The stringent methodological requirements of the quality criteria and the challenges of conducting research in verbally compromised people with dementia resulted in no measures achieving positive ratings for all psychometric properties in the review. In particular, this review shows that detecting depression in people unable to self-report in this setting is challenging and that caregivers’ use of observational signs may be insufficient to assess depression. Self-report, or a clinician-administered observer-rated scale for those with moderate to severe dementia, has been recommended for assessment of depression in nursing home residents [
81]. The MDS 3.0 takes this approach with the embedded Patient Health Questionnaire-9 Observational Version designed for residents unable to self-report based on observations [
82]. It is completed by trained nurse assessors through interview with a caregiver who knows the resident, thus combining clinician expertise with caregiver knowledge of the resident. The Patient Health Questionnaire-9 Observational Version demonstrated strong correlation (r = 0.84, n = 48) with trained research nurse-administered CSDD [
83].
We included studies conducted in all settings and some measures therefore require further validation in long-term care settings. Where measures do not exist for symptom assessment in long-term care, this review informs selection of measures for further validation by reporting strength of psychometric properties and potential applicability in long-term care settings.
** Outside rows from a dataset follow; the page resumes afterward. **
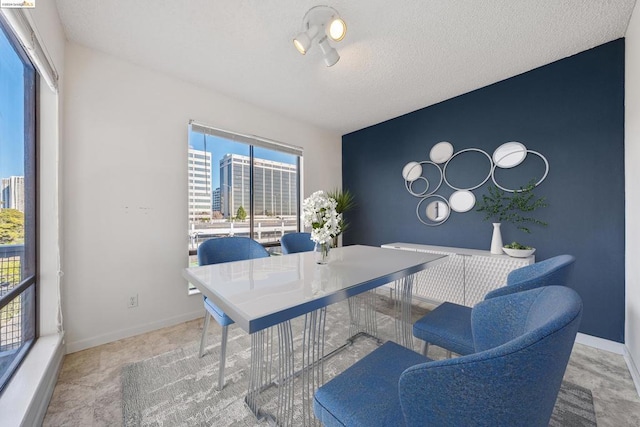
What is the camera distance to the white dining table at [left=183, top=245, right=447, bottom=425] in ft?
2.89

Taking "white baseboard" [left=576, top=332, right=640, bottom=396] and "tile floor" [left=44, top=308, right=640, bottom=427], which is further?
"white baseboard" [left=576, top=332, right=640, bottom=396]

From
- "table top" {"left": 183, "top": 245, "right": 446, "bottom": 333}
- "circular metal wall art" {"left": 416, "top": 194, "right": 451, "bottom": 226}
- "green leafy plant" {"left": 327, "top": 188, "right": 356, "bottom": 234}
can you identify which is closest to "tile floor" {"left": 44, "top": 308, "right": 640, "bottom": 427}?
"table top" {"left": 183, "top": 245, "right": 446, "bottom": 333}

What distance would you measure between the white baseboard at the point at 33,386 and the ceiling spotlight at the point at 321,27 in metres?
2.65

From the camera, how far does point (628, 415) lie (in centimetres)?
139

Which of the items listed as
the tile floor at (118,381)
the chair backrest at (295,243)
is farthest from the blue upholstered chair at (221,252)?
the tile floor at (118,381)

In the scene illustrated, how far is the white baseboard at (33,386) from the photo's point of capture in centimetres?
114

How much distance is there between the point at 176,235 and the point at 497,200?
11.5 feet

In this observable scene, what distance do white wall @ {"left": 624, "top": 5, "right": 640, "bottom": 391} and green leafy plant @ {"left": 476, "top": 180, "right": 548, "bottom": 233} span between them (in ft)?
1.92

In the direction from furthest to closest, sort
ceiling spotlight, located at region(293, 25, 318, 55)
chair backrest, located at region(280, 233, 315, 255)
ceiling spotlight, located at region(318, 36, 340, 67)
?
chair backrest, located at region(280, 233, 315, 255)
ceiling spotlight, located at region(318, 36, 340, 67)
ceiling spotlight, located at region(293, 25, 318, 55)

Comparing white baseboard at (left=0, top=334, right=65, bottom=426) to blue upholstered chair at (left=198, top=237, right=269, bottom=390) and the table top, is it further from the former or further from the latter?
the table top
This systematic review identifies and critically appraises measures of common symptoms in the dementia population in long-term care; however, there are a number of limitations. Screening measures are used to detect diagnoses such as depression and anxiety. Studies evaluating screening measures may not have been detected or met the inclusion criteria for this study. Furthermore, the quality criteria used in this review were not developed to evaluate screening tools. However, using the same quality criteria provided consistency of appraisal across the included measures. We limited the study to English language-validated measures only and to publications in English only. This means measures not developed in English, such as the Dutch Rotterdam Elderly Pain Observation Scale [
84], or translated measures, such as the German [
85,
86] and Chinese [
87] versions of the PAINAD, and Dutch [
88,
89] and Italian [
90] versions of the DS-DAT, are excluded. We recognize that the conclusions are therefore limited to English language measures and therefore limited to English-speaking populations and cultures, with the majority of studies conducted in English-speaking countries, predominantly the United States. This means that the most established measures with the strongest international psychometric evidence that have been validated in multiple languages, countries, or cultures are not identified as such. Finally, decisions regarding whether measures met the inclusion criteria required judgement at times. To improve objectivity, those full-texts that did not clearly meet the exclusion criteria were second reviewed and a decision reached by consensus.